Pick a Card, Any Card.

Wednesday, July 8th, 2009

This story – and this one – came out the same day. The former story is important because it suggests the electorate that didn’t do its reading before November 4, 2008, is catching up now. That means the house of cards is crumbling even before its architects imagined it would. And those of us who are trying to live affordably in that house are trying to figure out why the price keeps going up, even though the place is caving in.

The latter story is important because it suggests how desperate the architects are becoming. Shanghaiing a Senatorial election in attempt to bring comic relief to disaster is intriguing enough. The possibility that the clown’s butt will hit the 60th seat too late to stop the tsunami that’s heading for the house of cards is even more engrossing. The cult of celebrity might be disastrous in its political consequences. But as a form of entertainment, it would be tough to beat if the price weren’t so devastatingly high.

Here’s the problem for the Delirious Democrats, as Professor Zelizer reminds us:

With 60 votes, a united Democratic Party can obtain cloture and end attempted Republican filibusters. But the problem is that 60 votes does not make the Senate “filibuster-proof.” That would require 60 votes, plus Democrats sticking together.

Aye, there’s the rub. Sticking together would require the Democrats to have plans to correspond with their promises. To extend the earlier analogy: if any of the various subcontractors involved in the construction of a house are unfamiliar with the direction the house is intended to take, or what it’s supposed to look like, they consult the blueprints that all of the subcontractors share. Blueprints, to state the obvious, would be the renderings drawn by the architects to unite the subcontractors in fulfillment of the common plan. You sense where this is headed, right? Good.

The term, architect, derives from the Latin architectus, as well as from the Greek arkhitektōn, meaning builder or craftsman. Architects evolved from being builders and craftsman to being planners and renderers when prospective occupants of the houses they were building stopped falling for promises like this: “We’ll take care of everything. The place will keep you dry when it rains and warm in the winter. It’ll keep you naturally cool in the summer. It’ll be the envy of the neighborhood. And no wolves will be able to huff and puff and blow it down. Really. We promise. Cost? Don’t worry.”
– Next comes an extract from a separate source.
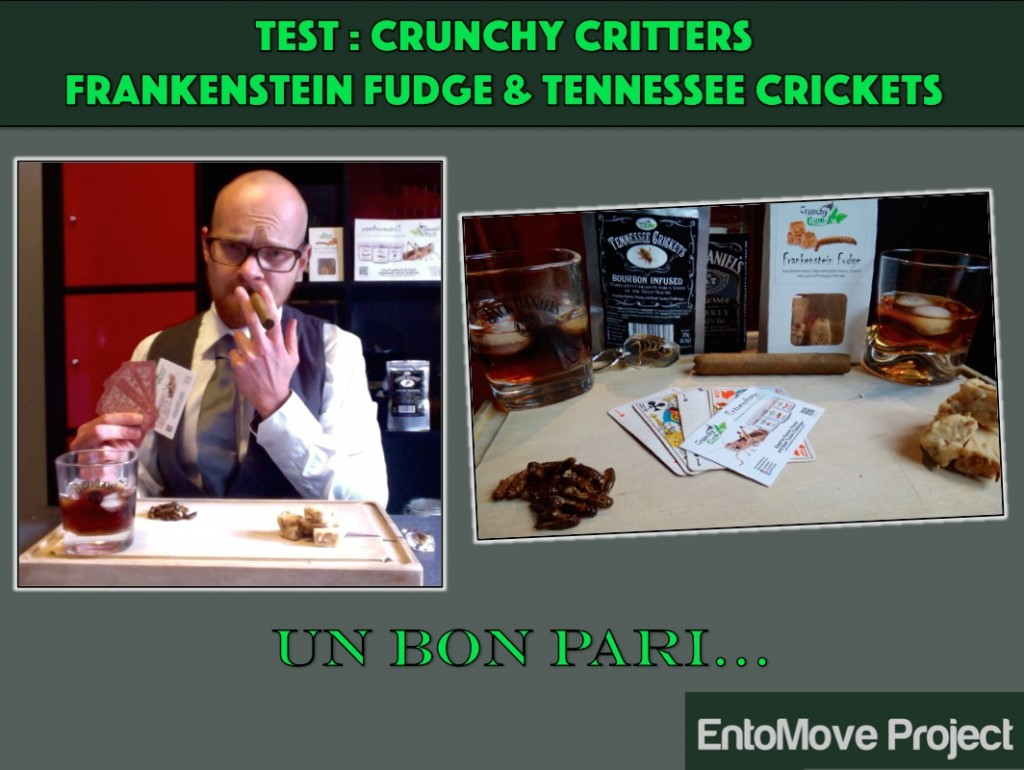 crunchy critter video youtube insectes comestibles dégustation test grillon entomophagie vers de farine entomove entomoveproject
Ironically, the term, democrat, also derives from the Greek, dēmokratikós; although, our derivation of it comes more directly from the French démocrate. In the form of a common noun, democrat is defined as an adherent or advocate of government by the people. In the form of a proper noun, however, Democrat means an adherent or advocate of government inflicted on the people. That’s why Democrats believe they don’t need plans – and why they’re too short-sightedly power-hungry to know the house will crumble without them. That’s also why, taking their cues from Barack the Builder (no architect he), plans for the new American house were dispensed with in favor of promises, all manner of promises.

Banking on the probability that we – the ever more gullible and complacent occupants of said house – would ask no questions about the absence of plans or the proliferation of cards passing for construction materials, the Democrats promised to make it ever more grand, as beautiful as any one and every one of us could want it to be, all-sheltering, and all paid for by … well … they haven’t quite gotten there yet. Big talk. Bigger promises. Lovely vision. No plan. And now, in an attempt to preclude debate on the construction of the new American house of cards and its flimsy fallibility, we have the guy in the white pants in the Senate – ready, willing, prepared, and eminently qualified to cast his vote with his fellow Democrats.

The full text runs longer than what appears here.